Does upregulating compliant titins via RBM20 manipulation improve diastolic function and exercise capacity in a mouse model?
Upregulating compliant titins via RBM20 manipulation reduces diastolic chamber stiffness and improves exercise capacity, suggesting a potential therapeutic target for heart failure with diastolic dysfunction despite some depression of systolic function.
BACKGROUND: Experimentally upregulating compliant titins has been suggested as a therapeutic for lowering pathological diastolic stiffness levels. However, how increasing titin compliance impacts global cardiac function requires in-depth study. We investigate the effect of upregulating compliant titins in a novel mouse model with a genetically altered titin splicing factor; integrative approaches were used from intact cardiomyocyte mechanics to pressure-volume analysis and Doppler echocardiography. METHODS AND RESULTS: Compliant titins were upregulated through deletion of the RNA Recognition Motif of the splicing factor RBM20 (Rbm20(ΔRRM)mice). A genome-wide exon expression analysis and a candidate approach revealed that the phenotype is likely to be dominated by greatly increased lengths of titin's spring elements. At both cardiomyocyte and left ventricular chamber levels, diastolic stiffness was reduced in heterozygous (+/-) Rbm20(ΔRRM)mice with a further reduction in homozygous (-/-) mice at only the intact myocyte level. Fibrosis was present in only -/- Rbm20(ΔRRM) hearts. The Frank-Starling Mechanism was reduced in a graded fashion in Rbm20(ΔRRM) mice, at both the cardiomyocyte and left ventricular chamber levels. Exercise tests revealed an increase in exercise capacity in +/- mice. CONCLUSIONS: Titin is not only important in diastolic but also in systolic cardiac function. Upregulating compliant titins reduces diastolic chamber stiffness owing to the increased compliance of myocytes, but it depresses end-systolic elastance; under conditions of exercise, the beneficial effects on diastolic function dominate. Therapeutic manipulation of the RBM20-based splicing system might be able to minimize effects on fibrosis and systolic function while improving the diastolic function in patients with heart failure.
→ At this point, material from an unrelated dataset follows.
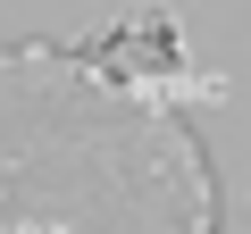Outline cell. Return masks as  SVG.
<instances>
[{"label": "cell", "instance_id": "cell-1", "mask_svg": "<svg viewBox=\"0 0 251 234\" xmlns=\"http://www.w3.org/2000/svg\"><path fill=\"white\" fill-rule=\"evenodd\" d=\"M100 84H117V92H184L193 84V50H184V34H176V17L168 9H126L109 34H92L84 50H75Z\"/></svg>", "mask_w": 251, "mask_h": 234}]
</instances>
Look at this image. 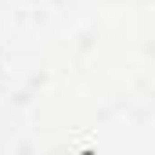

Methawasin et al. (Thu,) conducted a other in Pathological diastolic stiffness / Heart failure. Deletion of the RNA Recognition Motif of the splicing factor RBM20 (Rbm20(ΔRRM) mice) was evaluated on Diastolic stiffness, Frank-Starling Mechanism, and exercise capacity. Upregulating compliant titins in Rbm20(ΔRRM) mice reduced diastolic chamber stiffness and increased exercise capacity in heterozygous mice, despite depressing end-systolic elastance.